• [Fragmento mostrado]

Las adicciones electivas
El intelectual perdió durante la Segunda Guerra Mundial buena parte de la visibilidad que tuvo en la Guerra Civil española. El peso descomunal del esfuerzo bélico contribuyó a empequeñecer su figura y la ocupación alemana de la mayor parte de Europa apenas dejó espacio para otra cosa que no fuera el escritor colaboracionista, relegado a un papel ignominioso. En el Reino Unido y Francia, hasta su derrota, los más jóvenes fueron movilizados y enviados al frente o a labores castrenses ajenas a su condición, un destino que aceptaron disciplinadamente, a diferencia del rechazo que en su día provocó la Gran Guerra. Podría decirse que el pacifismo de los intelectuales, cuando lo hubo, cambió de bando, de la izquierda a la derecha, y que la guerra encumbró al científico en detrimento del escritor, una tendencia especialmente acusada a partir de 1945 por las circunstancias de la Guerra Fría.

• [Ejercicios propuestos]
[a] ¿Concuerdan con el fragmento sobre el intelectual en la Segunda Guerra Mundial las afirmaciones siguientes? (i) Los jóvenes del Reino Unido y Francia rechazaron su movilización, igual que había ocurrido con la Gran Guerra. (ii) La guerra favoreció al científico en perjuicio del escritor. (iii) El intelectual tuvo más visibilidad en la Segunda Guerra Mundial que en la Guerra Civil española. Responda sí o no a cada una y cite literalmente las palabras del fragmento que lo deciden.
[b] ¿Cómo se traduce al inglés esta oración del fragmento sobre el intelectual en la Segunda Guerra Mundial: «Podría decirse que el pacifismo de los intelectuales, cuando lo hubo, cambió de bando, de la izquierda a la derecha, y que la guerra encumbró al científico en detrimento del escritor, una tendencia especialmente acusada a partir de 1945 por las circunstancias de la Guerra Fría»?

• [Entradas dadas]
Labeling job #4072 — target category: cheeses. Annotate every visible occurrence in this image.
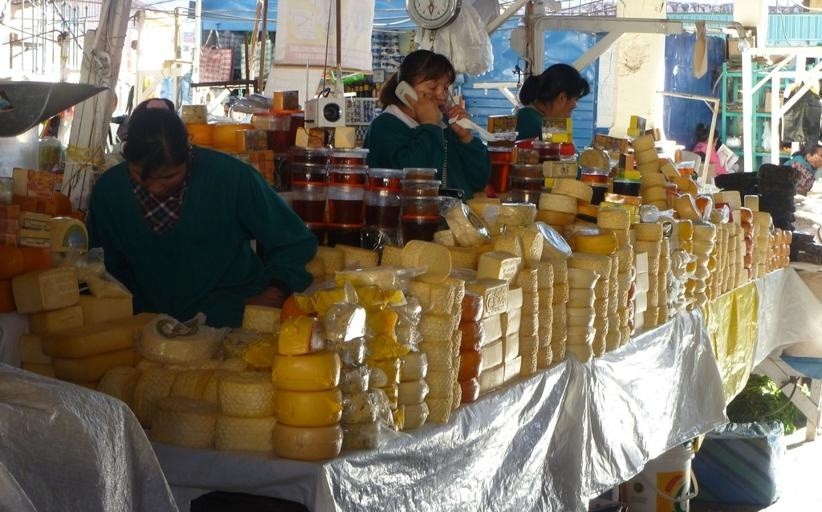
[1,115,794,461]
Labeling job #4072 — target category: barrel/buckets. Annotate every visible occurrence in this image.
[629,443,698,512]
[185,123,215,148]
[214,124,253,152]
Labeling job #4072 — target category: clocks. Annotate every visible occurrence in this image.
[405,0,461,29]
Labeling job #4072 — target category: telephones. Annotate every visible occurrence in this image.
[395,80,443,122]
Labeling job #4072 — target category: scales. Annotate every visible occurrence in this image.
[406,0,462,52]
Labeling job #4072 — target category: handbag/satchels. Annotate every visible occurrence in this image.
[200,31,232,82]
[241,24,271,79]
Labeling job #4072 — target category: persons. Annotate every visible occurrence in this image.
[692,124,727,175]
[85,98,318,327]
[782,143,822,196]
[514,64,589,140]
[363,50,492,200]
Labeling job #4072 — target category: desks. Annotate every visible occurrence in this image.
[113,262,801,510]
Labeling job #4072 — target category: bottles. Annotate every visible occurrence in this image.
[345,80,370,97]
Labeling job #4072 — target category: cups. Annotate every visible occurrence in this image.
[486,132,572,206]
[583,173,641,206]
[291,145,442,248]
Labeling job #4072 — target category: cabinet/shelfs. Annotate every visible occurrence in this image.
[719,63,816,170]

• [Soluciones por tarea]
[a]
(i) No: «un destino que aceptaron disciplinadamente, a diferencia del rechazo que en su día provocó la Gran Guerra».
(ii) Sí: «la guerra encumbró al científico en detrimento del escritor».
(iii) No: «El intelectual perdió durante la Segunda Guerra Mundial buena parte de la visibilidad que tuvo en la Guerra Civil española».

[b] It could be said that the pacifism of intellectuals, when there was any, switched sides, from the left to the right, and that the war raised up the scientist at the expense of the writer, a trend that became especially pronounced from 1945 onward because of the circumstances of the Cold War.